At first glance, this may seem like a footnote in legislative reform. But peel back the layers, and what emerges is a jurisprudential turning point, one that interrogates the very architecture of secularism in a plural society. 

To understand its full implications, one must appreciate the historical, theological, and constitutional depths of this change—where intent and practice have been replaced by paperwork and permission. 

Waqf by user: A legal recognition of the sacred 

To grasp what has been lost, consider what was once accepted: under Section 40(2) of the Waqf Act, 1995, a property could be recognised as waqf not merely through formal dedication but through consistent and uninterrupted usage of the land for religious purposes. This was not a legal sleight of hand. It was rooted in both Islamic jurisprudence and India’s own case law. 

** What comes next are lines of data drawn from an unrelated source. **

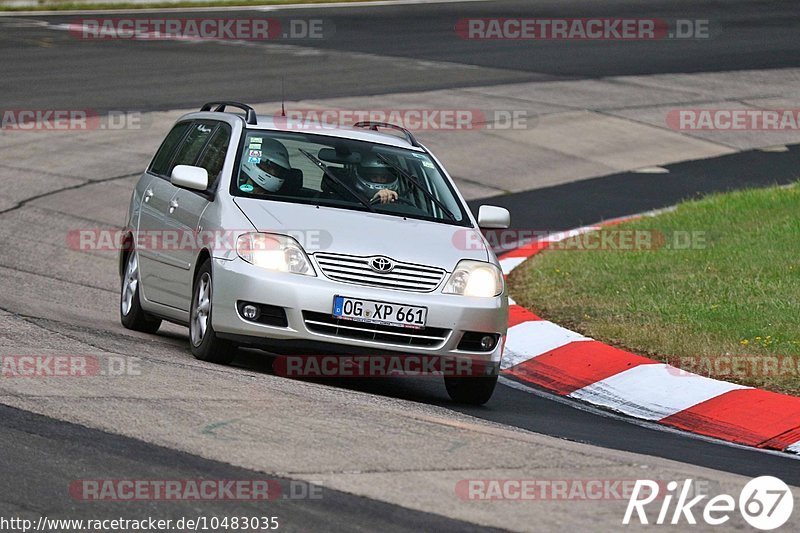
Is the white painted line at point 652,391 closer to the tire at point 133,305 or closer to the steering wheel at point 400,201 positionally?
the steering wheel at point 400,201

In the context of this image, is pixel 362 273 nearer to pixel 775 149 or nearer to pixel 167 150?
pixel 167 150

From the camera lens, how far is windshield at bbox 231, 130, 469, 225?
948 cm

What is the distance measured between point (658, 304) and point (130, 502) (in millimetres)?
6703

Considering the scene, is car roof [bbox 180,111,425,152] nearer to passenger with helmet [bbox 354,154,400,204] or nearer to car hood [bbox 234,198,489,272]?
passenger with helmet [bbox 354,154,400,204]

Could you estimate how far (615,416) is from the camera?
9156 millimetres

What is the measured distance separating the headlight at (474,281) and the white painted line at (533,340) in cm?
184

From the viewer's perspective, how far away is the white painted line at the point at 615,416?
8.33 m

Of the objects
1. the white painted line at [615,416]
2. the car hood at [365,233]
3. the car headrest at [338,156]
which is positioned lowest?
the white painted line at [615,416]

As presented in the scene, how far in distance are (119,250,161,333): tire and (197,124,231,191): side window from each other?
973 millimetres

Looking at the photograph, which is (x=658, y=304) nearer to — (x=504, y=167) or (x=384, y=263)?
(x=384, y=263)

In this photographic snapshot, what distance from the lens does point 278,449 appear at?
651 centimetres

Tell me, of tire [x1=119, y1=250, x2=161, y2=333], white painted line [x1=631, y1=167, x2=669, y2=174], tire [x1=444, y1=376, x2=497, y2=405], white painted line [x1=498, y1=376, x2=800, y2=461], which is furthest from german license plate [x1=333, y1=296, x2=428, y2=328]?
white painted line [x1=631, y1=167, x2=669, y2=174]

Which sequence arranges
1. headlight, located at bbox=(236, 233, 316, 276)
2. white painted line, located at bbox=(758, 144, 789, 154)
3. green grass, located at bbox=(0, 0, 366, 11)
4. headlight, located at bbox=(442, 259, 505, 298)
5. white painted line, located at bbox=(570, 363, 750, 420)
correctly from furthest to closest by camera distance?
1. green grass, located at bbox=(0, 0, 366, 11)
2. white painted line, located at bbox=(758, 144, 789, 154)
3. white painted line, located at bbox=(570, 363, 750, 420)
4. headlight, located at bbox=(442, 259, 505, 298)
5. headlight, located at bbox=(236, 233, 316, 276)

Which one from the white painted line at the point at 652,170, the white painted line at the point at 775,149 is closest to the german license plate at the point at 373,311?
the white painted line at the point at 652,170
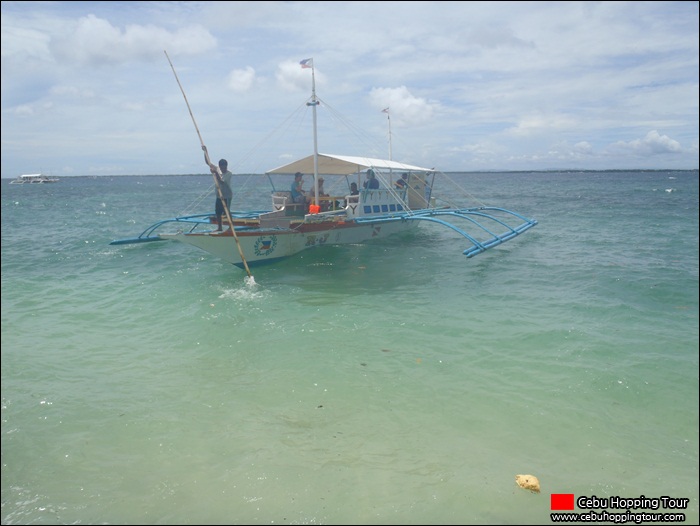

The Bombay High Court, as far back as 1887, recognised that properties used continuously for pious purposes—even without a deed—could acquire sanctity in the eyes of the law. Justice John West eloquently stated that “long continued use for religious purposes itself constitutes appropriation to pious uses which the law will recognize and protect.” The Supreme Court in 1998 reaffirmed this in Sayyed Ali v. Andhra Pradesh Wakf Board, with Justice Hidayatullah observing that “dedication may be inferred from long and continuous use.” 

This was not just a legal acknowledgment; it was a constitutional accommodation of history. The ‘waqf by user’ doctrine was a subtle recognition of the disruptions wrought by colonisation, Partition, and destruction of records. In many cases, Muslim communities—especially in rural and semi-urban India—retained the right to religious practice on properties even when the land documents were lost, stolen, or never created. In such cases, the ‘user’ became the archive. Practice became the proof. 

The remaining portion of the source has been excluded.